WRITER: Scott Peterson

PENCILER: Tim Levins

INKER: Terry Beatty

COLORIST: Lee Loughridge

LETTERER: Tim Harkins


EDITOR: Darren Vincenzo

Batgirl and Commissioner Gordon separately answer a jailbreak and end up fighting off a small riot. They learn two brothers escaped and work together to track them down, also finding their sister was part of the break and protecting them. It turns out that their mother was dying and they wanted to see her one last time, but they were too late. When one of the brothers, a serial killer, gets mad at the heroes for slowing them down, the commissioner points out that not only would he have had plenty of time if he didn’t go on a killing spree but many of his victims had families that couldn’t say a final goodbye either. With the three siblings in jail Batgirl spends some time talking to the rest of the Bat-Family before Barbara decides to spend time with her father.

What they got right: I like seeing Batgirl working with her father (although it’s never really clear if he secretly knows it’s her). It’s just interesting how their dynamic works. I think there’s also a nod to that one episode where Batgirl, after being hit by Scarecrow’s fear gas (something that will come up in a later Batman Beyond comic I’ll be reviewing), has a nightmare about her dying and Gordon’s extreme response to Batman, Robin, and Nightwing. I also liked seeing Gordon put the killer in his place for not being able to say a final farewell to his mother before she passed. (The other brother was in for a minor crime but figured he couldn’t wait a few extra days for a parole hearing.)

What they got wrong: I’m not sure how the title works. I’ve seen a few other titles not make sense but I could be missing something on this one.

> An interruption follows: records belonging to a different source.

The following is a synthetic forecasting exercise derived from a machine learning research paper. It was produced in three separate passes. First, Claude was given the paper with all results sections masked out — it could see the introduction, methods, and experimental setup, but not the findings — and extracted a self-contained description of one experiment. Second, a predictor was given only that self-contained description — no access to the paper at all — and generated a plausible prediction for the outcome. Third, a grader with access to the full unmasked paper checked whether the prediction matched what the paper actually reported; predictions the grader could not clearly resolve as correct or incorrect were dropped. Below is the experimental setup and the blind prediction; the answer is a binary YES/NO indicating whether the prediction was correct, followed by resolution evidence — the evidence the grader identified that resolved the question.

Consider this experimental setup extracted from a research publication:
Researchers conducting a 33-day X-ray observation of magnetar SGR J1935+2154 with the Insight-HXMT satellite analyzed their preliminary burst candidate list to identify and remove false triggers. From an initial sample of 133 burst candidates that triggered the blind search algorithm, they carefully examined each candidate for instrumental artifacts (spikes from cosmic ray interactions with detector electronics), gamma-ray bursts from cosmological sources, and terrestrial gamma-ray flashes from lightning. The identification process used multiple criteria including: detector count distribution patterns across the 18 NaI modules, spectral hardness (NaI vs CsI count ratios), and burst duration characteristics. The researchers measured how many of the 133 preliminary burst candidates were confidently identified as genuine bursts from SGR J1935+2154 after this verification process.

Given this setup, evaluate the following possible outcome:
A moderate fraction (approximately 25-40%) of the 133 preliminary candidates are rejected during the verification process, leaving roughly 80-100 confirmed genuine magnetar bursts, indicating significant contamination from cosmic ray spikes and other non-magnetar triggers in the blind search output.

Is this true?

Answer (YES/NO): NO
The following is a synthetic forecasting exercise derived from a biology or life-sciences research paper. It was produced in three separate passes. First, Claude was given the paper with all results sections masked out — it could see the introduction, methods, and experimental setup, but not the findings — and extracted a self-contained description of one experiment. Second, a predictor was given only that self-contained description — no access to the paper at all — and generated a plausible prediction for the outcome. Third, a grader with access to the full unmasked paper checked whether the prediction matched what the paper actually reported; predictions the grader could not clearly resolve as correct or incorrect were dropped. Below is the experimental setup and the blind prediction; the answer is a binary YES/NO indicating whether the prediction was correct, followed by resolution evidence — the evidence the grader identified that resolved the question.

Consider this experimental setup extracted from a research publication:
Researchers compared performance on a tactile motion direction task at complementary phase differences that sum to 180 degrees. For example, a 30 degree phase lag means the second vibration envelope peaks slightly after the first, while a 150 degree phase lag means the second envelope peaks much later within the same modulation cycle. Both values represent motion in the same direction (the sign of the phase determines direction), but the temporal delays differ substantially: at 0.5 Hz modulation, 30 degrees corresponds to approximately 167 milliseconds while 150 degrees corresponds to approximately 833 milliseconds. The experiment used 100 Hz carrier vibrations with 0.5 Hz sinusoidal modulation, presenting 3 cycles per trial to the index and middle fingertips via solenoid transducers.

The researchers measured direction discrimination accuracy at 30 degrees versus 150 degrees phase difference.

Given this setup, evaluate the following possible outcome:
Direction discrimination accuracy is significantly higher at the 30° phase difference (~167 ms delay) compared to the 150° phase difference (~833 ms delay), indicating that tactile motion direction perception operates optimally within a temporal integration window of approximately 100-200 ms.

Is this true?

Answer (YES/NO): NO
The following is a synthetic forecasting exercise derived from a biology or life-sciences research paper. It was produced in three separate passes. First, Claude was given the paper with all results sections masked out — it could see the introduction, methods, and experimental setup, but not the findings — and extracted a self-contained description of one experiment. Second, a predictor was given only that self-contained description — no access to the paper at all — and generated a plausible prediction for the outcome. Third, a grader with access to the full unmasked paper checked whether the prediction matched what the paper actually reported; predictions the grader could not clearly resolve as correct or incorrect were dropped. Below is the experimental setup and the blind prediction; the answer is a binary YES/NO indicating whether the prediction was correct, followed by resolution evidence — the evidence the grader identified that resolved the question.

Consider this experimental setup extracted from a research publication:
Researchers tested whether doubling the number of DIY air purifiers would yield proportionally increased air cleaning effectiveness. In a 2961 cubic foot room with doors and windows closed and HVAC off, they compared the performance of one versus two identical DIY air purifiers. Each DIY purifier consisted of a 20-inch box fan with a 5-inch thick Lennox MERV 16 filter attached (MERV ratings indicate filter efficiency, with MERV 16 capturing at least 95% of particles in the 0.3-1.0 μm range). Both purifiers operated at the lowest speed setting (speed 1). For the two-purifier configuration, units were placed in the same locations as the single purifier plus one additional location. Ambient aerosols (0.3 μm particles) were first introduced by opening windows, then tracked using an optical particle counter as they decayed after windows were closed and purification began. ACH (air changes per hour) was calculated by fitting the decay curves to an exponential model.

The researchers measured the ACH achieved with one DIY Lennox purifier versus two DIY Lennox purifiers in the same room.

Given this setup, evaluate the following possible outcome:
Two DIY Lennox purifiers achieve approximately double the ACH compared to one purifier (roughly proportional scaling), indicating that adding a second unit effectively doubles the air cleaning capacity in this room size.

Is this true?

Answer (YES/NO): YES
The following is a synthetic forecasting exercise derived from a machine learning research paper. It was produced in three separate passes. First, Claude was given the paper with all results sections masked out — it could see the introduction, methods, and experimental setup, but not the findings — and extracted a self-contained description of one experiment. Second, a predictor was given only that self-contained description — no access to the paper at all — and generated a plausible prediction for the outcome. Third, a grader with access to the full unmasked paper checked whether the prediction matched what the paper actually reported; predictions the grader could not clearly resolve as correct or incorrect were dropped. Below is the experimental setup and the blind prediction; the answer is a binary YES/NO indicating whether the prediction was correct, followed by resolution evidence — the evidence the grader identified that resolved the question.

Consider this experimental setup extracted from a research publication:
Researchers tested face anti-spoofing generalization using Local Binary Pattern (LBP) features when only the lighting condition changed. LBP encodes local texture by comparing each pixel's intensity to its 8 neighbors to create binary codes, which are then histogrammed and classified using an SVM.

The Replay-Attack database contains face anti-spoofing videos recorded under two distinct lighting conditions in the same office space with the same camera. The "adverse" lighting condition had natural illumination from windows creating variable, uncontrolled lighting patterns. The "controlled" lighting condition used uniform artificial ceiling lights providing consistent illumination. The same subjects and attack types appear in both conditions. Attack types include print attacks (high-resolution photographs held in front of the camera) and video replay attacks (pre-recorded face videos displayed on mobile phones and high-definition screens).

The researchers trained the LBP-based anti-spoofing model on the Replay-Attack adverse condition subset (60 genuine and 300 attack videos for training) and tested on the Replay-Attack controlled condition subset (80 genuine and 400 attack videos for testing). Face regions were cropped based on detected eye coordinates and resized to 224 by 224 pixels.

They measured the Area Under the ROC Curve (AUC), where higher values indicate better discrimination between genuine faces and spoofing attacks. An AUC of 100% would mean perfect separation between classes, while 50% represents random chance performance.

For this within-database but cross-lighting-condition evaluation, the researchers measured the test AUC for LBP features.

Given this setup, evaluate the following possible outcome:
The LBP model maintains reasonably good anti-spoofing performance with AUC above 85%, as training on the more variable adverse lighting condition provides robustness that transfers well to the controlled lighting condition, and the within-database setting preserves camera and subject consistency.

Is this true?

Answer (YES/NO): NO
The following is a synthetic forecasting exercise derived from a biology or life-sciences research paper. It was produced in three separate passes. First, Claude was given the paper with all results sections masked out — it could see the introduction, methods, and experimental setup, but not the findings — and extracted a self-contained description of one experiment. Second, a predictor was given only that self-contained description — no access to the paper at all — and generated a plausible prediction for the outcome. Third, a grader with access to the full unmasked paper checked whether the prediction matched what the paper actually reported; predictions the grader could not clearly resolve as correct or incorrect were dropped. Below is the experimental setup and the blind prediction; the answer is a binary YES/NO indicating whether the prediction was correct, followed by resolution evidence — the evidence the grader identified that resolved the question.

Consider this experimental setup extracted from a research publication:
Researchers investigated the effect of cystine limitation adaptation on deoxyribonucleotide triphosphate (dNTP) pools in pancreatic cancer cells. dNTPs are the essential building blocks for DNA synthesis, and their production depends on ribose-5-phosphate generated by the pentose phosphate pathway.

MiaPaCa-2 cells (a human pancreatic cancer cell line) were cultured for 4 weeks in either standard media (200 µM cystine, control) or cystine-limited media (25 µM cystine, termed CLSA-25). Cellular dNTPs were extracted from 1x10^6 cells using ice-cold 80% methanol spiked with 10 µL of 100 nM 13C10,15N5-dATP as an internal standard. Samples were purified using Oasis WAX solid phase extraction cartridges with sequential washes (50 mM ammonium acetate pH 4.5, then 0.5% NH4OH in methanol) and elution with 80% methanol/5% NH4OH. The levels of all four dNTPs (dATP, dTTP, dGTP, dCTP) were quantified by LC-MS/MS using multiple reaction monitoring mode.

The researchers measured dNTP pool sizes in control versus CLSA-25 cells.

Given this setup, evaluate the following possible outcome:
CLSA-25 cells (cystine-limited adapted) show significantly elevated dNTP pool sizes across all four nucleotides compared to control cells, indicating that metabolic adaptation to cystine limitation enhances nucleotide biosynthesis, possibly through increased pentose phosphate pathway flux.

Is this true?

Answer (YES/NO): YES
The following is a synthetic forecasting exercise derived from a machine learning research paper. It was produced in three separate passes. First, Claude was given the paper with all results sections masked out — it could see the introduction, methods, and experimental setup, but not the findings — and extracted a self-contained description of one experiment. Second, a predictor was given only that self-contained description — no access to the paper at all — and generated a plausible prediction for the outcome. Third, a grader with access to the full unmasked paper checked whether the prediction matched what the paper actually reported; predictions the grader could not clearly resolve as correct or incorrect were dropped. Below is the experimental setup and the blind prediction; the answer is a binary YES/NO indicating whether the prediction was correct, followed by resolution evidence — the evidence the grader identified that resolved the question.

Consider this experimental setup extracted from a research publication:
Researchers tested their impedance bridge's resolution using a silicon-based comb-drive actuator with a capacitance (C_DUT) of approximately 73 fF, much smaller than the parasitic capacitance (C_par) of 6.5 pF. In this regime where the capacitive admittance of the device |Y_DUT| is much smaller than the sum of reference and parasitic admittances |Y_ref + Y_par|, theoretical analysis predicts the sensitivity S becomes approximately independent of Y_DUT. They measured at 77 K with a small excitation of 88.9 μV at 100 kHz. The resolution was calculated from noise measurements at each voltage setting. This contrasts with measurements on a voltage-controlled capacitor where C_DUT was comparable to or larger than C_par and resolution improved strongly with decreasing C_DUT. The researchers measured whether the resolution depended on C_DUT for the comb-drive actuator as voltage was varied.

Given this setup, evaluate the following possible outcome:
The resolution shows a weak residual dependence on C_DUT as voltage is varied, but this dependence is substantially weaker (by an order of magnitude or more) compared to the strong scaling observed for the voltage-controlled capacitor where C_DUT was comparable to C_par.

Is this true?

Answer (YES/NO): NO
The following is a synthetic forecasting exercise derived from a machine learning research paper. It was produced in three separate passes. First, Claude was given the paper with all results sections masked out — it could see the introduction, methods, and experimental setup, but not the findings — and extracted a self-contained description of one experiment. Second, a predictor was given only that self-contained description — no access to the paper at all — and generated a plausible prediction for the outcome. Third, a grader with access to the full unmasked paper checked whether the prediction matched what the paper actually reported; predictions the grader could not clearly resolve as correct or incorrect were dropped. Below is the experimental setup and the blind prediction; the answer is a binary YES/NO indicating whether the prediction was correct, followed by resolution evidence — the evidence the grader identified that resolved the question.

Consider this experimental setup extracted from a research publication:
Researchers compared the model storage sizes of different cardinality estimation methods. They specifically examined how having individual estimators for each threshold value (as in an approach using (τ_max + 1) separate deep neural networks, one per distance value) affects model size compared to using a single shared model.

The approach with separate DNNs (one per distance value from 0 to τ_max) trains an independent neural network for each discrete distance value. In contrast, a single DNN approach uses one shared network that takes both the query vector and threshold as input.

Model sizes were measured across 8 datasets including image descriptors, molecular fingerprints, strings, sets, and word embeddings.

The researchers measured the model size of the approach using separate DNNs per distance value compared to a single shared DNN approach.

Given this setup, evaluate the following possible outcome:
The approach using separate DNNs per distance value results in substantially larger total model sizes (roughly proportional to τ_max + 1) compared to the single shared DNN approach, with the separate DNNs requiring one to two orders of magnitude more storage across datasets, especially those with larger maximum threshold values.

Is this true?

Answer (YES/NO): YES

Recommendation: This is the kind of tale some modern writers claim or act like they’re trying to tell but don’t do nearly as well. It’s about family, has some good superhero and investigative scenes, and was just enjoyable to read without being bogged down with unnecessary grittiness or questionable moral stances. And this was the kids-targeted comic. Worth giving a read and one of my favorite issues in the series, and of the few Batgirl tales I’ve read.


About ShadowWing Tronix

A would be comic writer looking to organize his living space as well as his thoughts. So I have a blog for each goal. :)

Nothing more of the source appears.